In the part that opens with the line containing "How far from" and runs through the end of the records, change "sloped roof" to "slanted roof" and repeat those lines with nothing else altered. Leave the pictures out of your answer.
▬▬▬▬▬▬▬▬▬▬
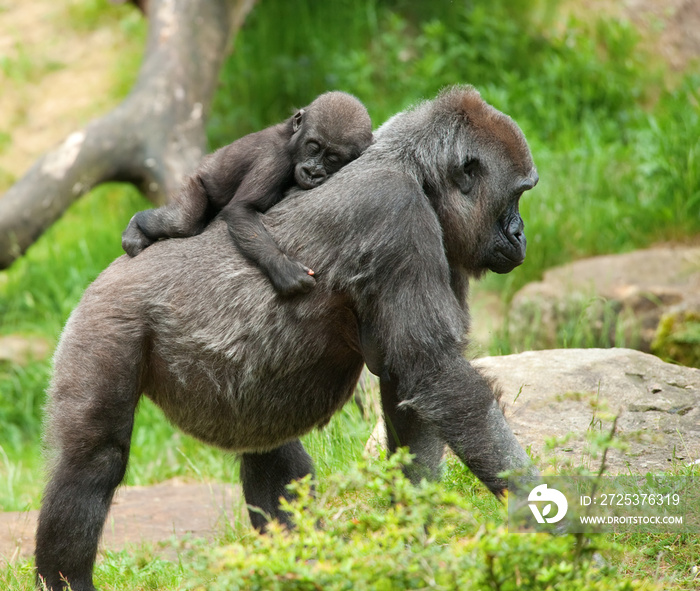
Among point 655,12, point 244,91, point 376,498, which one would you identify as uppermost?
point 655,12

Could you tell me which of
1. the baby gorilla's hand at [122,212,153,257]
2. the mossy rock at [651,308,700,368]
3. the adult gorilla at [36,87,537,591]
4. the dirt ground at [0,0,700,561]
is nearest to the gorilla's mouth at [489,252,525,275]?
the adult gorilla at [36,87,537,591]

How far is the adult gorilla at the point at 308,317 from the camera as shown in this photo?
3047 mm

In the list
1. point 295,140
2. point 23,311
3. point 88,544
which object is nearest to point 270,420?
point 88,544

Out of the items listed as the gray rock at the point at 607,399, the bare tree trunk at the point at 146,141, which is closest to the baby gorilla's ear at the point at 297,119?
the gray rock at the point at 607,399

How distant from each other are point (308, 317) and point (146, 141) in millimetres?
3587

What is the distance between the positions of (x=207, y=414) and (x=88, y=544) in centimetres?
65

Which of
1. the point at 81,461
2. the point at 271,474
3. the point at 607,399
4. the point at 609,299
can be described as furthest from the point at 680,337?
the point at 81,461

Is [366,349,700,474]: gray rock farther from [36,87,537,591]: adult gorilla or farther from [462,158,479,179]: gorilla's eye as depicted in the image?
[462,158,479,179]: gorilla's eye

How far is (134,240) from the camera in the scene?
3.52 meters

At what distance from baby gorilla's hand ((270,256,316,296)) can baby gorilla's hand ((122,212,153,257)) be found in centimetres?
66

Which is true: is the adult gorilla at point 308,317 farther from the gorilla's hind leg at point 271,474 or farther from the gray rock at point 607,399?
the gray rock at point 607,399

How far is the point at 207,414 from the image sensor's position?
344cm

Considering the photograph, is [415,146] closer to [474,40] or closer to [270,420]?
[270,420]

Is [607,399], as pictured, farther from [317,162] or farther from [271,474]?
[317,162]
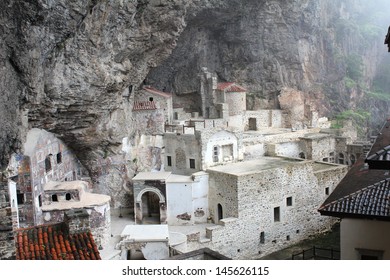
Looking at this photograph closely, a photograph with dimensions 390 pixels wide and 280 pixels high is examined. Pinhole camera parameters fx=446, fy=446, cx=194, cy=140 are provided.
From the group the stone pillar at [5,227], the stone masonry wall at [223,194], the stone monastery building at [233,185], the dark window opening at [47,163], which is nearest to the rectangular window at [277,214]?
the stone monastery building at [233,185]

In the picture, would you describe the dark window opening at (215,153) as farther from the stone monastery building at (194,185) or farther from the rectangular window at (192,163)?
the rectangular window at (192,163)

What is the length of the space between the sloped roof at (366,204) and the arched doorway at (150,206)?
451 inches

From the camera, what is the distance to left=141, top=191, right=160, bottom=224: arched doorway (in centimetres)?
1881

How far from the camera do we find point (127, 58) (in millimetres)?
16641

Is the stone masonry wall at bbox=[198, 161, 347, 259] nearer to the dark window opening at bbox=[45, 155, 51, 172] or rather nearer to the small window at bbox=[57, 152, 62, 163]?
the small window at bbox=[57, 152, 62, 163]

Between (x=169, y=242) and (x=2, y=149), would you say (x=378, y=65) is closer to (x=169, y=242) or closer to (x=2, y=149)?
(x=169, y=242)

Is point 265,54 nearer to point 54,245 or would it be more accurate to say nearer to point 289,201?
point 289,201

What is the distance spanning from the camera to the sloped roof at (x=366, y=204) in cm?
759

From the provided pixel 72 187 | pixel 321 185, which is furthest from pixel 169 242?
pixel 321 185

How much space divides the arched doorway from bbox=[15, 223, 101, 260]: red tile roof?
1010cm

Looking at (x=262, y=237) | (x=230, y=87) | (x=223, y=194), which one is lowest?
(x=262, y=237)

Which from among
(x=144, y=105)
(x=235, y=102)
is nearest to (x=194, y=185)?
(x=144, y=105)

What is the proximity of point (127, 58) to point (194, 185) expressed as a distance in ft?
18.7

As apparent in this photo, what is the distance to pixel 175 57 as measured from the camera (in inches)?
951
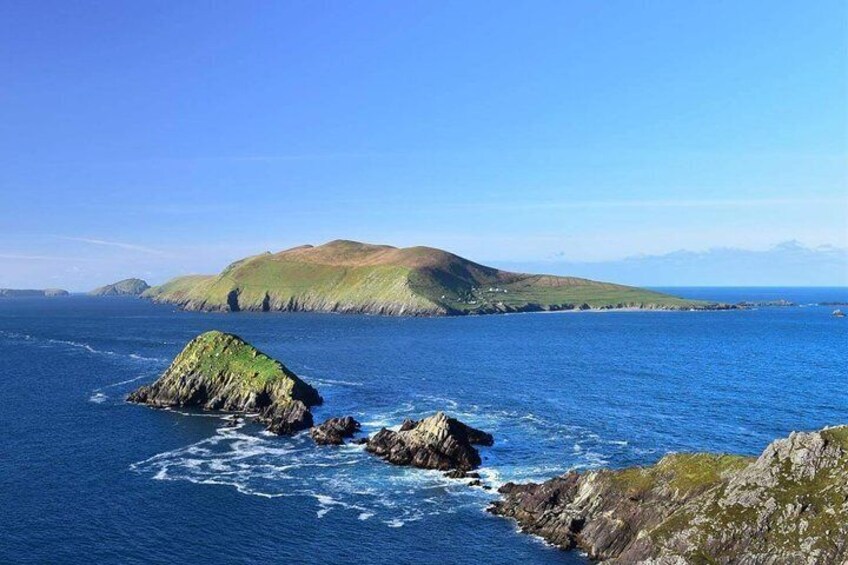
▬▬▬▬▬▬▬▬▬▬
▸ Solution to this exercise:
How far from the camera do we find point (127, 58) (in millimetres)?
16641

Is the stone masonry wall at bbox=[198, 161, 347, 259] nearer to the dark window opening at bbox=[45, 155, 51, 172] or rather nearer to the small window at bbox=[57, 152, 62, 163]?
the small window at bbox=[57, 152, 62, 163]

Between (x=169, y=242) and (x=2, y=149), would you say (x=378, y=65) is closer to (x=169, y=242) or closer to (x=2, y=149)?
(x=169, y=242)

Is point 265,54 nearer to point 54,245 or would it be more accurate to say nearer to point 289,201?
point 289,201

What is the distance spanning from the camera to the slanted roof at (x=366, y=204) in cm?
759

From the provided pixel 72 187 | pixel 321 185, which is furthest from pixel 169 242?
pixel 321 185

How much space divides the arched doorway from bbox=[15, 223, 101, 260]: red tile roof?
1010cm

Looking at (x=262, y=237) | (x=230, y=87) | (x=223, y=194), which one is lowest?
(x=262, y=237)

Which from among
(x=144, y=105)
(x=235, y=102)
is nearest to (x=194, y=185)?
(x=144, y=105)

What is the proximity of point (127, 58) to point (194, 185) expressed as a distance in ft?
18.7

As apparent in this photo, what is the distance to pixel 175 57 as measured from the camera (in inches)?
951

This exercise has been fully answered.